Another important case happens when there is exactly one non-empty row. Since beams require devices on different rows, the answer must be zero. The implementation correctly handles this because previous_devices starts at zero, so the first non-empty row contributes no beams.
A third tricky case involves multiple empty rows between two non-empty rows. It might seem that distance matters, but the problem only requires intermediate rows to contain no devices. The implementation correctly ignores all empty rows and directly connects consecutive non-empty rows, regardless of how many empty rows separate them.

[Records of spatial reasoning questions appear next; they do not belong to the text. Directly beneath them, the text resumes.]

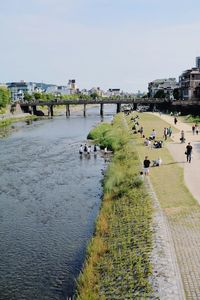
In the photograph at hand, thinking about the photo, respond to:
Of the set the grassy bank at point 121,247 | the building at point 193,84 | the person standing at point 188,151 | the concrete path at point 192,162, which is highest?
the building at point 193,84

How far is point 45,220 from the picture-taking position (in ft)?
72.3

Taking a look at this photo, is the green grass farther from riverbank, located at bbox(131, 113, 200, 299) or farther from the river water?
the river water

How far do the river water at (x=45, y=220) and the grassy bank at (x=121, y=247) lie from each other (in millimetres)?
1052

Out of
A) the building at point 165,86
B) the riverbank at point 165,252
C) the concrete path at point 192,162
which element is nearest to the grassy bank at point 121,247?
the riverbank at point 165,252

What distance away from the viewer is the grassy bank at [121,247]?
1257 cm

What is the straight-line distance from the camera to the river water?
50.4ft

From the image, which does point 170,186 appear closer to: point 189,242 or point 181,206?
point 181,206

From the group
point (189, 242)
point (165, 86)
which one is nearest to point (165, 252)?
point (189, 242)

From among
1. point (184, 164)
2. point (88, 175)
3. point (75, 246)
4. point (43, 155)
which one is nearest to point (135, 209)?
point (75, 246)

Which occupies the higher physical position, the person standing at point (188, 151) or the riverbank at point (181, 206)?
the person standing at point (188, 151)

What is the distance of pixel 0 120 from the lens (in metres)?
83.8

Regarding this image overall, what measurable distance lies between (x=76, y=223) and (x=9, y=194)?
7791 millimetres

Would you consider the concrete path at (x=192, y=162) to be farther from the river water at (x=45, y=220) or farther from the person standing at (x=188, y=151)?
the river water at (x=45, y=220)

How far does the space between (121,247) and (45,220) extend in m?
7.47
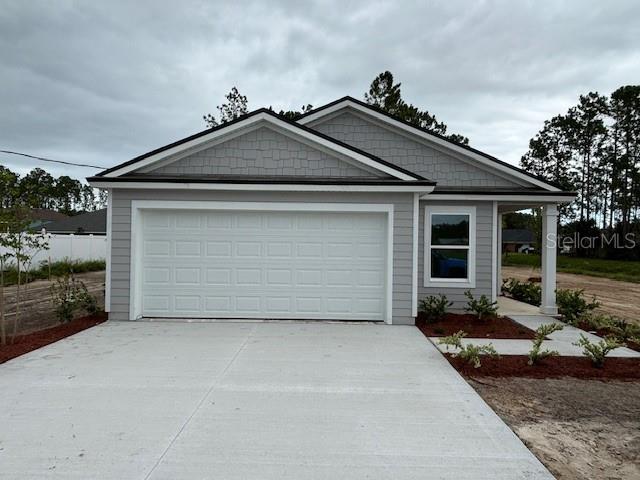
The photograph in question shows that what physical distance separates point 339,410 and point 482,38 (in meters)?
13.1

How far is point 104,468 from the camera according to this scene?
309 cm

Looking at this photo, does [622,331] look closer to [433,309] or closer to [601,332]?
[601,332]

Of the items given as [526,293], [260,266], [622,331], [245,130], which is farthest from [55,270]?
[622,331]

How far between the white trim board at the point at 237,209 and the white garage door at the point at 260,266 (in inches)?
6.0

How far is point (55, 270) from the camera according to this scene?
20547 millimetres

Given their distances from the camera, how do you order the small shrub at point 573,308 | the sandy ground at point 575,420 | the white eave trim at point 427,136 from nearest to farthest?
the sandy ground at point 575,420, the small shrub at point 573,308, the white eave trim at point 427,136

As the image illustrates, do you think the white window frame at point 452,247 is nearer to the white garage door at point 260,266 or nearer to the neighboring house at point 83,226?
the white garage door at point 260,266

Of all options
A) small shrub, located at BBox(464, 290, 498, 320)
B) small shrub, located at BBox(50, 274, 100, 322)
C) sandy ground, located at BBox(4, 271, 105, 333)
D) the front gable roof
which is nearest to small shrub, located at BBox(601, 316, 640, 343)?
small shrub, located at BBox(464, 290, 498, 320)

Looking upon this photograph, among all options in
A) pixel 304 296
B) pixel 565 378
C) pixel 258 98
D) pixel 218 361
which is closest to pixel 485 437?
pixel 565 378

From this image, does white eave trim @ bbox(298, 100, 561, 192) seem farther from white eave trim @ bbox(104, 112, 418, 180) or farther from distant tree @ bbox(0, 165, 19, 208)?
distant tree @ bbox(0, 165, 19, 208)

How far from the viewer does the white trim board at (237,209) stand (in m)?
8.43

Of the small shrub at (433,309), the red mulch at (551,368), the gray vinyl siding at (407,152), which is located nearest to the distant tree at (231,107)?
the gray vinyl siding at (407,152)

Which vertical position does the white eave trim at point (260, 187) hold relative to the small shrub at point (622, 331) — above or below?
above

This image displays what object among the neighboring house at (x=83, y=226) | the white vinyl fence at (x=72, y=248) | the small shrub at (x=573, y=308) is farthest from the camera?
the neighboring house at (x=83, y=226)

A final edge case appears when two consecutive non-empty rows contain many devices. In this case, every device in the first row connects to every device in the second row, producing a large multiplicative contribution. The algorithm correctly computes this using previous_devices * current_devices, ensuring all pairwise beams are counted exactly once.